Predicting the exact spread of COVID-19 is, Chaudhuri says, not the purpose of this preliminary model. Rather, the goal is to test out the possibilities of a first-principles modeling approach based on fundamental physics.  

This is in contrast to most pandemic models, where the all-important rate constants that describe how the virus spreads are obtained by fitting available data from recent outbreaks after accounting for certain characteristics of the local population. 

While this is a practical approach, one consequence is that the model only reflects the specific conditions of those previous outbreaks. If conditions change, those rate constants may not be valid for present and future outbreaks. 

“What we wanted to do is build a model from first principles using physics, to derive the rate constant based on the frequency of collisions between infectious respiratory droplet cloud and the susceptible population, which in theory could be adapted to any set of conditions,” Chaudhuri says. 

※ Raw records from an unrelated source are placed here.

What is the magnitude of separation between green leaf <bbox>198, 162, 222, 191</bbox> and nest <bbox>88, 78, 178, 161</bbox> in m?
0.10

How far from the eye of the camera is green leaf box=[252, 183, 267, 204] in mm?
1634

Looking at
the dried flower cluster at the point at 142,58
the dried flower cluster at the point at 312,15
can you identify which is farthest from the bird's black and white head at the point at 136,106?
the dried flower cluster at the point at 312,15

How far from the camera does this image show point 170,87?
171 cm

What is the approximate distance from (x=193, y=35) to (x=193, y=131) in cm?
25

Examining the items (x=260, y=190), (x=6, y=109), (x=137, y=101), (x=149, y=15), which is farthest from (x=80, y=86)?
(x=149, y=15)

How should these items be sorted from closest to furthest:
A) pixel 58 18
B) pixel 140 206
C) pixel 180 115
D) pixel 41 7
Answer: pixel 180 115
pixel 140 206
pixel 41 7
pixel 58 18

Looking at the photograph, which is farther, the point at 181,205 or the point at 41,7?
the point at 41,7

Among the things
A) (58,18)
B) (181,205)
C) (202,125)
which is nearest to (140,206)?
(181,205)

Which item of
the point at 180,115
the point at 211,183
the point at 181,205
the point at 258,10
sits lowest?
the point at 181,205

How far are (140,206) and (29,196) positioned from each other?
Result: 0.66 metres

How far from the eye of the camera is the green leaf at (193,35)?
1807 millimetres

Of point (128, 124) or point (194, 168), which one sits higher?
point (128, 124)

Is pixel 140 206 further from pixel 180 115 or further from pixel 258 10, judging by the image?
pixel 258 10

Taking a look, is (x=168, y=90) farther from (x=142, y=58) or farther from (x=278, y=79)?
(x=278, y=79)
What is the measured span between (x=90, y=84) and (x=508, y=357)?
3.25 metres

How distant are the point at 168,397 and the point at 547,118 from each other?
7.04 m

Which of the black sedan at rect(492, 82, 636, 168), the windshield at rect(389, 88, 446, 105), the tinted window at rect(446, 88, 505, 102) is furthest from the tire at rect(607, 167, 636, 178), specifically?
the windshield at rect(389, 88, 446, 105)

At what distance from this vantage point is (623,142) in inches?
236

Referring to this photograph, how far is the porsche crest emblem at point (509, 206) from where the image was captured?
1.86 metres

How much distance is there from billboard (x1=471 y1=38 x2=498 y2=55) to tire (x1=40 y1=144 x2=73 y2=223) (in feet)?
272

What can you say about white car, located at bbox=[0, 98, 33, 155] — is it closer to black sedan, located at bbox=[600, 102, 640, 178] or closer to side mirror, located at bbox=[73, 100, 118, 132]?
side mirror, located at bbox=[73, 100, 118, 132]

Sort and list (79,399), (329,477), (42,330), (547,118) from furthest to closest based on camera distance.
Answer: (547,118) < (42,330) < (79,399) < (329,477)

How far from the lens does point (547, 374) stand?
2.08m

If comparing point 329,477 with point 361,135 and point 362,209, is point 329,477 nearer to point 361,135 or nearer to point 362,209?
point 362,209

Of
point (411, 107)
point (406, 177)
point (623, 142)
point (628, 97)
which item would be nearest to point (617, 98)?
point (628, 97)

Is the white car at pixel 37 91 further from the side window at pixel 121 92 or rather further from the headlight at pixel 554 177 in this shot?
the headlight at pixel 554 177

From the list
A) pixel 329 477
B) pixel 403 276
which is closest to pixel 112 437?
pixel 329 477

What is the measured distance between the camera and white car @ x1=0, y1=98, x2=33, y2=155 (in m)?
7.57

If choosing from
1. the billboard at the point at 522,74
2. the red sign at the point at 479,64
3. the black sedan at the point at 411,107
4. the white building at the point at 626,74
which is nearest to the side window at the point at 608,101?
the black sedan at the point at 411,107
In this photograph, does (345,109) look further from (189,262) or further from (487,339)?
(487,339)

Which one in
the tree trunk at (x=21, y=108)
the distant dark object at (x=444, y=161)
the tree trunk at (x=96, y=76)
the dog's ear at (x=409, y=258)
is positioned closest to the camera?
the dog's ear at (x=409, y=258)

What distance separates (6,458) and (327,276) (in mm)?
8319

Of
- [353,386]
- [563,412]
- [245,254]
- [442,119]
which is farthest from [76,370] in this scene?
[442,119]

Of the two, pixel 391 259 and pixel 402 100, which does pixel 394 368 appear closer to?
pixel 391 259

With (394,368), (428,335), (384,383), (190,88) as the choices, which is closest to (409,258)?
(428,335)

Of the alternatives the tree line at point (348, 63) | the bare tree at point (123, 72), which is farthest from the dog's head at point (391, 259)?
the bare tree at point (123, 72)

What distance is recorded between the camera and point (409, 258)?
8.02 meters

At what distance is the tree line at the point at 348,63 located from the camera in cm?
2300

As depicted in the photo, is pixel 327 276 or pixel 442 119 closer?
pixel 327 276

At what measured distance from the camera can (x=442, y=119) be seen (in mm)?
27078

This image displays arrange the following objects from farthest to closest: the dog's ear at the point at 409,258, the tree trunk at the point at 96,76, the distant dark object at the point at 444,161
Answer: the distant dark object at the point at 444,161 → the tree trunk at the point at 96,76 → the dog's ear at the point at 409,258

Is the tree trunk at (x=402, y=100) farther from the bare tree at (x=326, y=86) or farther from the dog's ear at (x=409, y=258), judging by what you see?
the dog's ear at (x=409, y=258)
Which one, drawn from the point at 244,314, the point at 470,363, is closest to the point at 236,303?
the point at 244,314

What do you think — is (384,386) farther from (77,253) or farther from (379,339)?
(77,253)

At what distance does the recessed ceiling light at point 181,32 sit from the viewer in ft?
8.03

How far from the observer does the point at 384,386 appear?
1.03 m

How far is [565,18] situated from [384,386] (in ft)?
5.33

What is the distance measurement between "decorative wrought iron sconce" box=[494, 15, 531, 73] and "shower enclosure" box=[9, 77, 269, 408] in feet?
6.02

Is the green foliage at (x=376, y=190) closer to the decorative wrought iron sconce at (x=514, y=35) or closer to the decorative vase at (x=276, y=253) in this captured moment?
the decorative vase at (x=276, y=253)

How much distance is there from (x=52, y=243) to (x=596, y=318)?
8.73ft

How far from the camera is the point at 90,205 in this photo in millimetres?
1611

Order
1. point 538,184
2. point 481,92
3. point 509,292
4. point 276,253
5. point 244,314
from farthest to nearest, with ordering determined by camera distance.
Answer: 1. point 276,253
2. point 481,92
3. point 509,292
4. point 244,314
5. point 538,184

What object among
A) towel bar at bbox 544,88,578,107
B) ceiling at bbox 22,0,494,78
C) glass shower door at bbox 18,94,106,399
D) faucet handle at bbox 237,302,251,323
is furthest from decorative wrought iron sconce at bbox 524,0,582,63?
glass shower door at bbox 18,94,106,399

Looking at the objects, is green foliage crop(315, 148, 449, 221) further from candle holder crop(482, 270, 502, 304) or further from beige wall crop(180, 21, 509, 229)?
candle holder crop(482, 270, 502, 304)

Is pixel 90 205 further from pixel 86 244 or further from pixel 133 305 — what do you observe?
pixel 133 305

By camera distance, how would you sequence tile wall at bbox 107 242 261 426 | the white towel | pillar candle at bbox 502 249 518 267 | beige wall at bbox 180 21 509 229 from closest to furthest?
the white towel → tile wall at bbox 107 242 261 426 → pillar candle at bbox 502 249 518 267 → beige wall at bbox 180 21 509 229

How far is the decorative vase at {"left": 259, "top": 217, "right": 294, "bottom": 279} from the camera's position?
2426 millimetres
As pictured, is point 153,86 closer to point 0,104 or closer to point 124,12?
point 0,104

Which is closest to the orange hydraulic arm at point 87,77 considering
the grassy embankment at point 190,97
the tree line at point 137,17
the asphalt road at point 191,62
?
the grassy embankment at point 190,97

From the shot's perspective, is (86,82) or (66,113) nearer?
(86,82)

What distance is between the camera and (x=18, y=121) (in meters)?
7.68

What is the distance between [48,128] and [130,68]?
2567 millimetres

While further experimentation will be needed to refine the parameters used in the model, the approach could be combined with present state-of-the-art epidemiology to theoretically lead to more accurate predictions in the future. 

“We would love to see the ideas we have put forward get incorporated into pandemic models used by professional epidemiologists,” says Chaudhuri. “They have the experience and knowledge to make real-life predictions and make public policy recommendations.”